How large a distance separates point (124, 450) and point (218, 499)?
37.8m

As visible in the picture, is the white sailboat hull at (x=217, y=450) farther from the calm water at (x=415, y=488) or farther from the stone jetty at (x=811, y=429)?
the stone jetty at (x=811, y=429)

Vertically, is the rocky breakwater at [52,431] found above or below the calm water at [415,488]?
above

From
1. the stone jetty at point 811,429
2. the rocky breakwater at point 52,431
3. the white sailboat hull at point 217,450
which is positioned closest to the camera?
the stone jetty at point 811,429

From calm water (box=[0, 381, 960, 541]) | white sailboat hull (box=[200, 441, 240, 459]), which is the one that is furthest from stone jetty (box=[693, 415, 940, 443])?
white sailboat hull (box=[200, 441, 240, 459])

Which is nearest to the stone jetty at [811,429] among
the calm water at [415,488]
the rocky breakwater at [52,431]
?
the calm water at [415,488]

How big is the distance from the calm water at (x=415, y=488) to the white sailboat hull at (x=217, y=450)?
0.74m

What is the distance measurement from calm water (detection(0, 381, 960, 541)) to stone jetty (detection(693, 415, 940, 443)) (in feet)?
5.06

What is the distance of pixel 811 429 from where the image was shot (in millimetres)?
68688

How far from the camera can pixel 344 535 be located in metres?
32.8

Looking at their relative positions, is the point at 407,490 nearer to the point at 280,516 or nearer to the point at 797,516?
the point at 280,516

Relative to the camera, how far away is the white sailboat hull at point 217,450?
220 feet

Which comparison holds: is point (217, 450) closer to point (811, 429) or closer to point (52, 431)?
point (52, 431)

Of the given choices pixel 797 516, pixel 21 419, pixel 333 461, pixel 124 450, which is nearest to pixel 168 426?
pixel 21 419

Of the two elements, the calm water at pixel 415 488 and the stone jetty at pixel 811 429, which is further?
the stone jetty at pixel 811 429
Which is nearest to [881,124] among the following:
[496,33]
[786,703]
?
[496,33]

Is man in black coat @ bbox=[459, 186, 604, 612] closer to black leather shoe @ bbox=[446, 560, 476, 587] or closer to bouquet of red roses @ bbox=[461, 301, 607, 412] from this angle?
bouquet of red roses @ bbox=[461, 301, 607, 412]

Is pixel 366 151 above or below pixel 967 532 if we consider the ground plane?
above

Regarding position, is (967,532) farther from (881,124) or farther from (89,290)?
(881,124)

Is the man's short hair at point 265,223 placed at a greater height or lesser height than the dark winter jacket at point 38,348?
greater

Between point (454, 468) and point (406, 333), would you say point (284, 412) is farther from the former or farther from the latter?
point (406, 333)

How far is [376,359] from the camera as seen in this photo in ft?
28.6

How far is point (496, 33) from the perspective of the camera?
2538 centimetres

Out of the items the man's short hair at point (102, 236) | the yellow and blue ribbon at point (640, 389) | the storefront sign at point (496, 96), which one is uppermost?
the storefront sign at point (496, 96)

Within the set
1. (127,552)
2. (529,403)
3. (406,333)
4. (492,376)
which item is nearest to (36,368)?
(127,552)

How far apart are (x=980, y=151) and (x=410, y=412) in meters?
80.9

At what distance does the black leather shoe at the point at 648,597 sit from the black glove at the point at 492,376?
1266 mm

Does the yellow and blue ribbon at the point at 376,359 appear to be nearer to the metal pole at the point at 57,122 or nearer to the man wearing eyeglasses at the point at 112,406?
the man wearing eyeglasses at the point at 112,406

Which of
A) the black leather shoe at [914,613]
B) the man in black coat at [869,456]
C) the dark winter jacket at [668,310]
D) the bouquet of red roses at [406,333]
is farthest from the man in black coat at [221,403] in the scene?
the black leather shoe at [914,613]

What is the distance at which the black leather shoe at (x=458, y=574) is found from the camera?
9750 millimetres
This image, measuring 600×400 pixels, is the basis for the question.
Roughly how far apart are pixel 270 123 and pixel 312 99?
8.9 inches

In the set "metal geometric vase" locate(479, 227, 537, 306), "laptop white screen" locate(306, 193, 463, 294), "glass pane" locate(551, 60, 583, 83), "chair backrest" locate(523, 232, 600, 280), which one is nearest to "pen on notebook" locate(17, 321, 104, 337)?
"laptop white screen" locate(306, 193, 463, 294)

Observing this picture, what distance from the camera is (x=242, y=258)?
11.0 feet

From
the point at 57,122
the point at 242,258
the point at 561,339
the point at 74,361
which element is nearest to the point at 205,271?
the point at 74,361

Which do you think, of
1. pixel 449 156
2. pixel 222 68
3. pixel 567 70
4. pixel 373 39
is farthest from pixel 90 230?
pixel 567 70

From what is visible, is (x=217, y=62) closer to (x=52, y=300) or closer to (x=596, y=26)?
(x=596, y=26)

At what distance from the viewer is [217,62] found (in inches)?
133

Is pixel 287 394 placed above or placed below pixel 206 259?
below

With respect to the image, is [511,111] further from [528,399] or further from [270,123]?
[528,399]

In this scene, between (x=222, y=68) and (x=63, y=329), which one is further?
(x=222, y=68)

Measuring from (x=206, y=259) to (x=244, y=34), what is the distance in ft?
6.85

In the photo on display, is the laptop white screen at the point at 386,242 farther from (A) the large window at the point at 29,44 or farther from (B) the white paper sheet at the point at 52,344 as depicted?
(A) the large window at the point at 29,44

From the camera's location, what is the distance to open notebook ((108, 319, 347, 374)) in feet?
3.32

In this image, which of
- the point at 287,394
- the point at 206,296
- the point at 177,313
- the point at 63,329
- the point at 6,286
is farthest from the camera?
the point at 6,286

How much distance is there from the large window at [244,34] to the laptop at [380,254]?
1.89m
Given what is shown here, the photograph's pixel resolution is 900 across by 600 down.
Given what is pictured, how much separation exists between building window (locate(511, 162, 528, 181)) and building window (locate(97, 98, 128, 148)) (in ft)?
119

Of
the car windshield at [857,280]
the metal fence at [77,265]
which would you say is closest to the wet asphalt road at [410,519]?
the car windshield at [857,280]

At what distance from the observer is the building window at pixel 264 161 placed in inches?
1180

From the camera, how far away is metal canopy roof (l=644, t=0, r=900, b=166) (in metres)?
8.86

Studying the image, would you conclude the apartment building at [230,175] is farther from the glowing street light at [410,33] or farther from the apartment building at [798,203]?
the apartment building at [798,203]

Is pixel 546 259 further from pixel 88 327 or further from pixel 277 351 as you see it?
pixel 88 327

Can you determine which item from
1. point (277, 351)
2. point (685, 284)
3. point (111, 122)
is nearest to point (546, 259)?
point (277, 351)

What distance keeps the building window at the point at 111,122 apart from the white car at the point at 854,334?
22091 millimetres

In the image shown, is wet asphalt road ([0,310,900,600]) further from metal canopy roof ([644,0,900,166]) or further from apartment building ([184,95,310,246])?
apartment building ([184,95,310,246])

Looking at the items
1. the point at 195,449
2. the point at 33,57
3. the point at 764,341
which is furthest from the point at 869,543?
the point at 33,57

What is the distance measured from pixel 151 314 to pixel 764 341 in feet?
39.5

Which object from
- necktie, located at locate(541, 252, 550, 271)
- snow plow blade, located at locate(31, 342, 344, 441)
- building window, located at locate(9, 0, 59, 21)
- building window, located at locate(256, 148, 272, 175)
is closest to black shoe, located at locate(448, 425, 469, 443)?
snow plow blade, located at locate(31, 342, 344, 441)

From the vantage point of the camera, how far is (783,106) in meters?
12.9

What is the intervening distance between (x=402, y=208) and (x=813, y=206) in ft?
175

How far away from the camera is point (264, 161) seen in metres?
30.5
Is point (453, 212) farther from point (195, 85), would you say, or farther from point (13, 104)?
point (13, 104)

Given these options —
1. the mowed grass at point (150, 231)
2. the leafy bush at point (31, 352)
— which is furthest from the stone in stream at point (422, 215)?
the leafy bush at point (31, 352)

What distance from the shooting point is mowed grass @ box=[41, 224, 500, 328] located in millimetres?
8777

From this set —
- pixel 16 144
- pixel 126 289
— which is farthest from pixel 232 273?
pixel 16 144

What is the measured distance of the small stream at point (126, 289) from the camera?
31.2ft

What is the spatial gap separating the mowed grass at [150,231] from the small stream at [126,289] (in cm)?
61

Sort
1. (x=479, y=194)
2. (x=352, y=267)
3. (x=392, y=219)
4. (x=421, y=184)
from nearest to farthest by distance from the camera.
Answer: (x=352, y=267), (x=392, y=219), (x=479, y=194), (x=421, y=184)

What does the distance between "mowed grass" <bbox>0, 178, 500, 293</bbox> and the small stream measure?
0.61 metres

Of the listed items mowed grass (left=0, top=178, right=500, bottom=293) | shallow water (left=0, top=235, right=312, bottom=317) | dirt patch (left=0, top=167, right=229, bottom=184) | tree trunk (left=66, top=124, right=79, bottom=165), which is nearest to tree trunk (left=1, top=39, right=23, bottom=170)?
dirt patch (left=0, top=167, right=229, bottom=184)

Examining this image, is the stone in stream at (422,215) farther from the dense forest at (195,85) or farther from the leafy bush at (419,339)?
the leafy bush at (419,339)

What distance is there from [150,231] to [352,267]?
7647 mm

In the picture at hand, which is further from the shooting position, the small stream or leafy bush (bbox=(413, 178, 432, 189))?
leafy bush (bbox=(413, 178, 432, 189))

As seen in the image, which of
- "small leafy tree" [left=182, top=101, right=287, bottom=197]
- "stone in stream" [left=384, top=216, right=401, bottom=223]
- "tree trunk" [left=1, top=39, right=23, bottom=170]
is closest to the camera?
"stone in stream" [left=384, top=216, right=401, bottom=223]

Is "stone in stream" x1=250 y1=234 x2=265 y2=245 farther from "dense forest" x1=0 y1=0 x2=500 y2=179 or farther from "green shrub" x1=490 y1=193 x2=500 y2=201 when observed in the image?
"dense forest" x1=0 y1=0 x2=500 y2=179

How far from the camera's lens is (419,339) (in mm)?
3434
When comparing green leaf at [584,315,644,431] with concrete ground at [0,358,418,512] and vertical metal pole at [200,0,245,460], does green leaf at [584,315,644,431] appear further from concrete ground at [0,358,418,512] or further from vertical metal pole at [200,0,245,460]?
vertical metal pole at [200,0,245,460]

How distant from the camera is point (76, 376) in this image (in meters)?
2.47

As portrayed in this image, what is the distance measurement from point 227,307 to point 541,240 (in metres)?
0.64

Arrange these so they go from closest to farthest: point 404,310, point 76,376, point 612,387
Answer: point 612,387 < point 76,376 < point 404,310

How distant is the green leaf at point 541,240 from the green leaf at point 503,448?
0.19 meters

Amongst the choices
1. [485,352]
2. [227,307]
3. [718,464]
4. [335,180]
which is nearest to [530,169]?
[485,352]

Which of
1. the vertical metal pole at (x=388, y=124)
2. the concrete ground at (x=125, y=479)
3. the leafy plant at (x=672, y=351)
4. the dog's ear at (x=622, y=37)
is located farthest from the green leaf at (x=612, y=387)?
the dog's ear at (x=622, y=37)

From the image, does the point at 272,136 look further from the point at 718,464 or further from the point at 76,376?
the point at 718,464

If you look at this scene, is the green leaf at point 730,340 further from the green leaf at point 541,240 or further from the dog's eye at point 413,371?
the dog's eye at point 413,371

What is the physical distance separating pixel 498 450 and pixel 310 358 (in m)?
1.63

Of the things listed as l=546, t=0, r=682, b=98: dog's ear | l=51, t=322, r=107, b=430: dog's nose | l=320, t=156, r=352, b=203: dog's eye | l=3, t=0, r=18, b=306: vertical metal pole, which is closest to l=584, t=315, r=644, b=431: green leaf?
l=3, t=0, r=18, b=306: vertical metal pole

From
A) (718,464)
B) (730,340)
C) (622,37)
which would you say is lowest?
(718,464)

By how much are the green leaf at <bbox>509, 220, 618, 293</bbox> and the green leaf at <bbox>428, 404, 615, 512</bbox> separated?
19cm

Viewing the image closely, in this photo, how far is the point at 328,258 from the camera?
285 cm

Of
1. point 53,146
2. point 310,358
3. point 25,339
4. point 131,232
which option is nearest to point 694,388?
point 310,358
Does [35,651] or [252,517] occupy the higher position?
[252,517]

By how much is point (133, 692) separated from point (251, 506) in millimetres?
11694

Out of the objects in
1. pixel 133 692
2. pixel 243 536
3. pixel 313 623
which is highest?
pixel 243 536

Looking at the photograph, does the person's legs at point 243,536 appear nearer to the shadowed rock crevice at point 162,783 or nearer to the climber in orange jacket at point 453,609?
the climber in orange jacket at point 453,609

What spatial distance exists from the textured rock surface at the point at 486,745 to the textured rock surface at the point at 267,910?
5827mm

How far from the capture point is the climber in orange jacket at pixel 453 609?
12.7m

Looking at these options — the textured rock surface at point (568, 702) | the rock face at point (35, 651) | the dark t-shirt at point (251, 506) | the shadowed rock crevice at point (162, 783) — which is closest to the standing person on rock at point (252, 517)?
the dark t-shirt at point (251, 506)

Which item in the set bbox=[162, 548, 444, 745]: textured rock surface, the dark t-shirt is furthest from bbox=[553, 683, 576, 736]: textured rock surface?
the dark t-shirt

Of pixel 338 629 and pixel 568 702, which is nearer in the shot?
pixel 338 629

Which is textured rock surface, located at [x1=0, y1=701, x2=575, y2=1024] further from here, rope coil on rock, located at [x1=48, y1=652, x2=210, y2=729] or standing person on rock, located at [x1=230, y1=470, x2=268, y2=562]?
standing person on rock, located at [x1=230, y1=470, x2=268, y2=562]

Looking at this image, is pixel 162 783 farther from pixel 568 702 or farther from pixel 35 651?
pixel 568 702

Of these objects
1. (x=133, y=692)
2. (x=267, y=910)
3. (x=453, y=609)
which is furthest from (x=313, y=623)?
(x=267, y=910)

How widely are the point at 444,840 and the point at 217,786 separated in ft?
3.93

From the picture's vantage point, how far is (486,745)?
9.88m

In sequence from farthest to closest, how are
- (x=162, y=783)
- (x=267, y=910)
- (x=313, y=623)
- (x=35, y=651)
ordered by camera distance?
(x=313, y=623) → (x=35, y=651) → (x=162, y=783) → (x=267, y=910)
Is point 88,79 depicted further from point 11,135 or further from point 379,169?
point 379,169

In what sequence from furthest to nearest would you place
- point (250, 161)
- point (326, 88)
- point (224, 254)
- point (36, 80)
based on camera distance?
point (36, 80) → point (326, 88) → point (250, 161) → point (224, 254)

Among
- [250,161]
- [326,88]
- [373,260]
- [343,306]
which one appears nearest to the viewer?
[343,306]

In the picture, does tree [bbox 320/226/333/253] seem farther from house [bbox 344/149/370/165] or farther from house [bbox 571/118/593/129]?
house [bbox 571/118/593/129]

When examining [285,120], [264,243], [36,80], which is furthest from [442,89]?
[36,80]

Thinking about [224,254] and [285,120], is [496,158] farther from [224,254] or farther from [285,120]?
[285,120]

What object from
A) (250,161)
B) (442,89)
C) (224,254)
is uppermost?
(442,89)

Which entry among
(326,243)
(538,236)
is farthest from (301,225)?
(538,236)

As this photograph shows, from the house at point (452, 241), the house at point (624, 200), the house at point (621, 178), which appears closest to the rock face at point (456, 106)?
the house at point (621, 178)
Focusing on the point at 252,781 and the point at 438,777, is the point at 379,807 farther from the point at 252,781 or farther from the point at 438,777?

^^^^^^^^^^^^^^^^

> **Aim**
Transcribe the lines of the records word for word, from the line that contains "Relative to the" through the line that contains "2538 centimetres", both of those lines included.

> **Right answer**
Relative to the camera, how far away is the white sailboat hull at point 217,450?
220 feet

Which comparison holds: is point (217, 450) closer to point (811, 429) or closer to point (52, 431)?
point (52, 431)

Of the given choices pixel 797 516, pixel 21 419, pixel 333 461, pixel 124 450, which is nearest to pixel 168 426?
pixel 21 419

Of the two elements, the calm water at pixel 415 488 and the stone jetty at pixel 811 429, which is further?
the stone jetty at pixel 811 429
Which is nearest to [881,124] among the following:
[496,33]
[786,703]
?
[496,33]

Is man in black coat @ bbox=[459, 186, 604, 612] closer to black leather shoe @ bbox=[446, 560, 476, 587] or closer to bouquet of red roses @ bbox=[461, 301, 607, 412] from this angle?
bouquet of red roses @ bbox=[461, 301, 607, 412]

Is pixel 366 151 above or below pixel 967 532 if we consider the ground plane?
above

Regarding position, is (967,532) farther from (881,124) or farther from (89,290)?
(881,124)

Is the man's short hair at point 265,223 placed at a greater height or lesser height than the dark winter jacket at point 38,348?
greater

Between point (454, 468) and point (406, 333), would you say point (284, 412) is farther from the former or farther from the latter?
point (406, 333)

How far is [376,359] from the camera as seen in this photo in ft?
28.6

How far is point (496, 33) from the perspective of the camera?
2538 centimetres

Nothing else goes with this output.